TASK INSTRUCTIONS - Report how many lines in the listing below contain the word "left", giving only the number.

THE RECORDS -
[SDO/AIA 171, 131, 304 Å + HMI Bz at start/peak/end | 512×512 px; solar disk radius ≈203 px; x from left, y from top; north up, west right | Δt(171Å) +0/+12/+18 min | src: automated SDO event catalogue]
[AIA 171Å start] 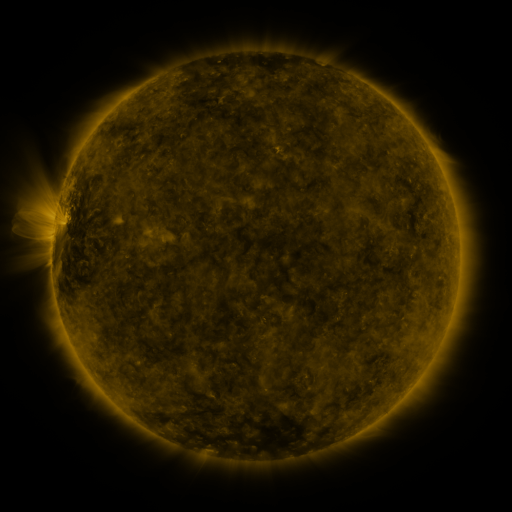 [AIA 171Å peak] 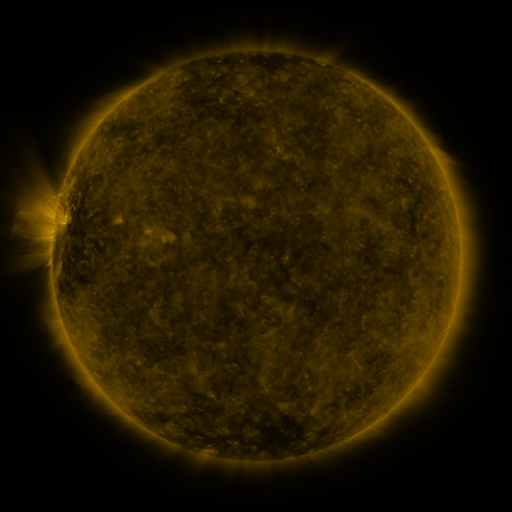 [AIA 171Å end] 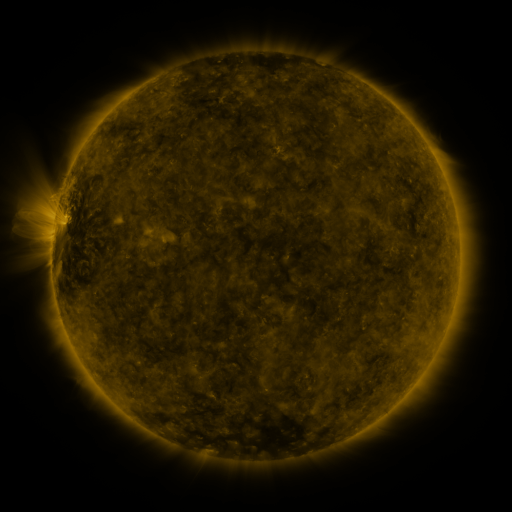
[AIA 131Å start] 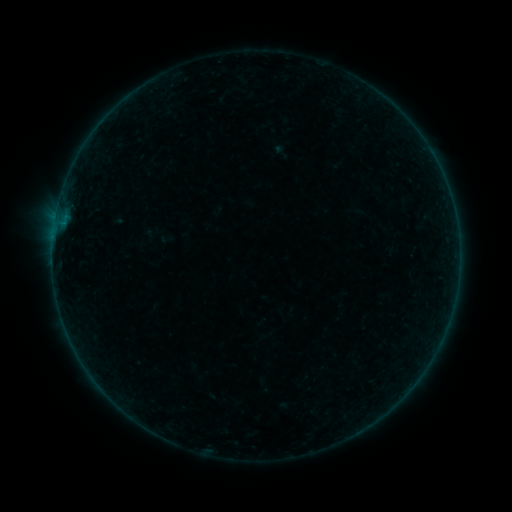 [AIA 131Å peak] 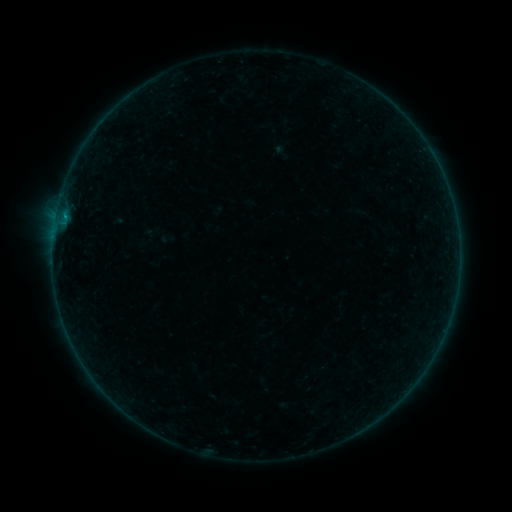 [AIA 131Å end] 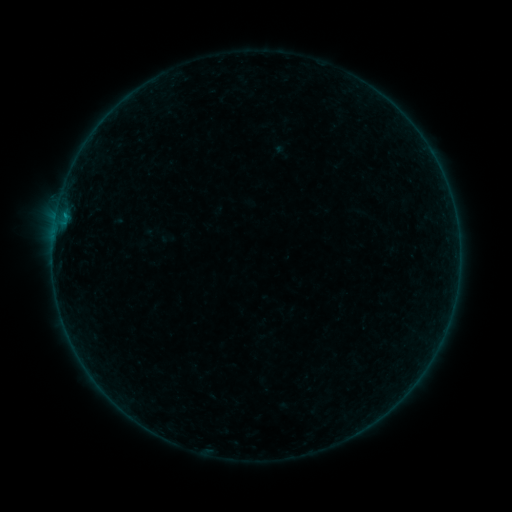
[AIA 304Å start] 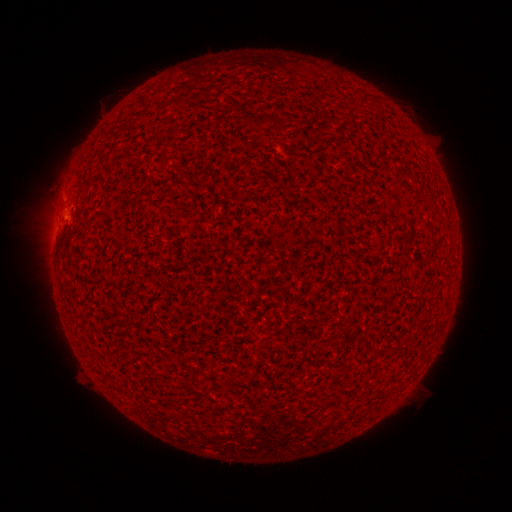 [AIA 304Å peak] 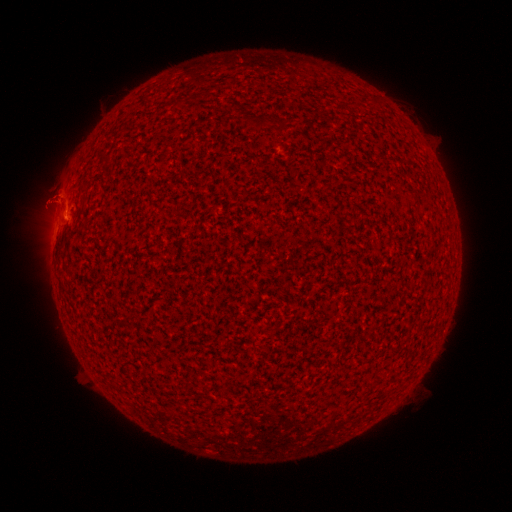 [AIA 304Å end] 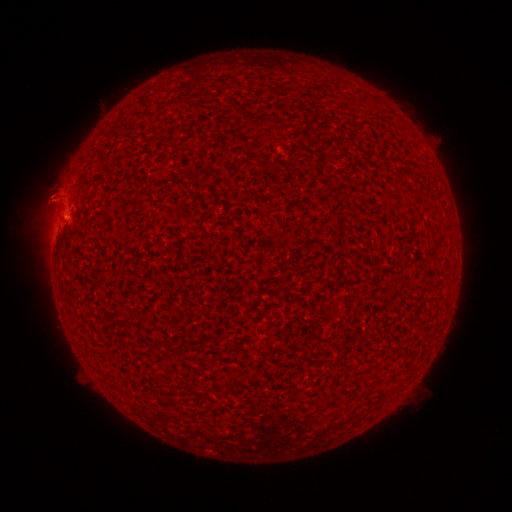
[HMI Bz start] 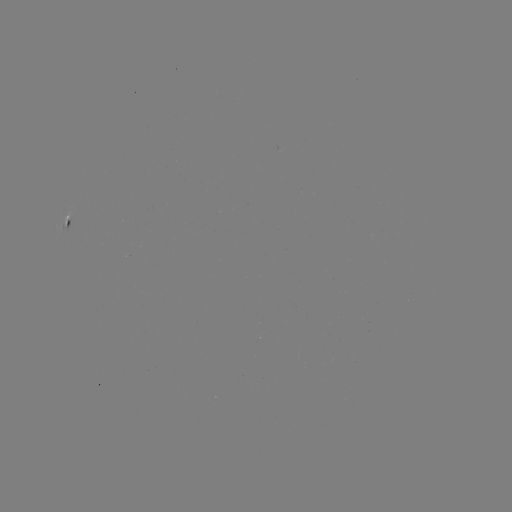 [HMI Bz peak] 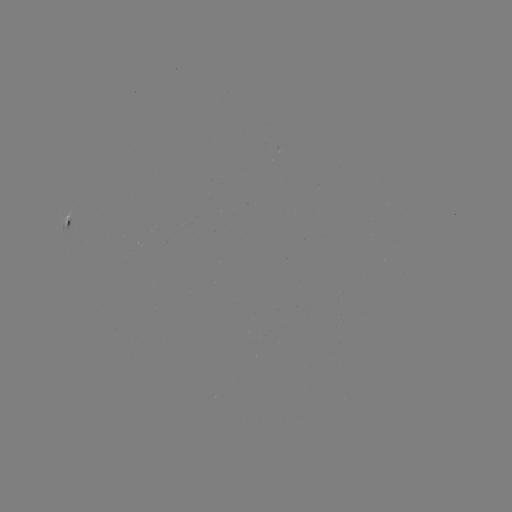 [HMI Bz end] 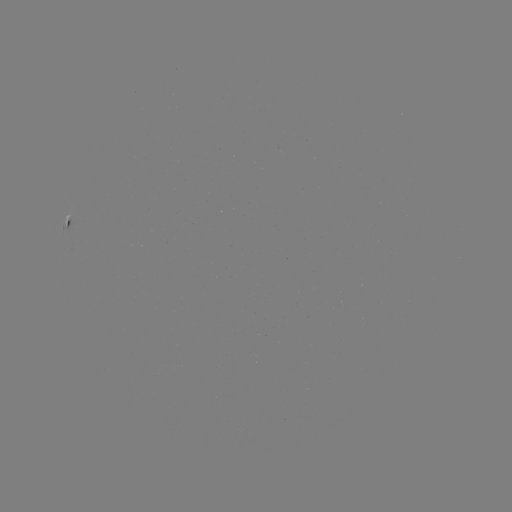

EXERCISE SOLUTION - 1